The story: In a divided decision, a three-judge panel of the U.S. Court of Appeals for the 4th Circuit in Richmond, Virginia, said that the minimum age restriction for buying handguns federally licensed gun dealers unfairly place 19-and 20-year olds separates from other adults.
The decision found that prohibiting firearm dealers to sell handguns to people under the age of 21 is unconstitutional and violates the Second Amendment.
The court opinion: Judge Julias Richardson says that 18-year-olds have the right to own a gun and were required to serve in the militia and take care of their weapons “at the time of the Founding.”
“When do constitutional rights vest? At 18 or 21? 16 or 25? Why not 13 or 33? In the law, a line must sometimes be drawn … Our nation’s most cherished constitutional rights vest no later than 18. And the Second Amendment’s right to keep and bear arms is no different,” Richardson wrote in the opinion.
Richardson, who was joined by Judge G. Steven Agee, also expressed concerns that the age restriction might prompt young people to obtain guns in less regulated ways.
“We first find that 18-year-olds possess Second Amendment rights. They enjoy almost every other constitutional right, and they were required at the time of the Founding to serve in the militia and furnish their own weapons. We then ask, as our precedent requires, whether the government has met its burden to justify its infringement of those rights under the appropriate level of scrutiny,” he said.

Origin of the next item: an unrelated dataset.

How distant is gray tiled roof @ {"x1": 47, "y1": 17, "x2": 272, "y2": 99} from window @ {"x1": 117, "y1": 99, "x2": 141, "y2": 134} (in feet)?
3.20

“To justify this restriction, Congress used disproportionate crime rates to craft overinclusive laws that restrict the rights of overwhelmingly law-abiding citizens, Richardson continued. “And in doing so, Congress focused on purchases from licensed dealers without establishing those dealers as the source of the guns 18- to 20-year-olds use to commit crimes. So we hold that the challenged federal laws and regulations are unconstitutional under the Second Amendment.
“Despite the weighty interest in reducing crime and violence, we refuse to relegate either the Second Amendment or 18- to 20-year-olds to a second-class status.”
How we got here: The minimum age requirement for buying handguns was challenged by plaintiffs Natalia Marshall and Tanner Hirschfeld, who were unable to purchase firearms in Virginia because of their age.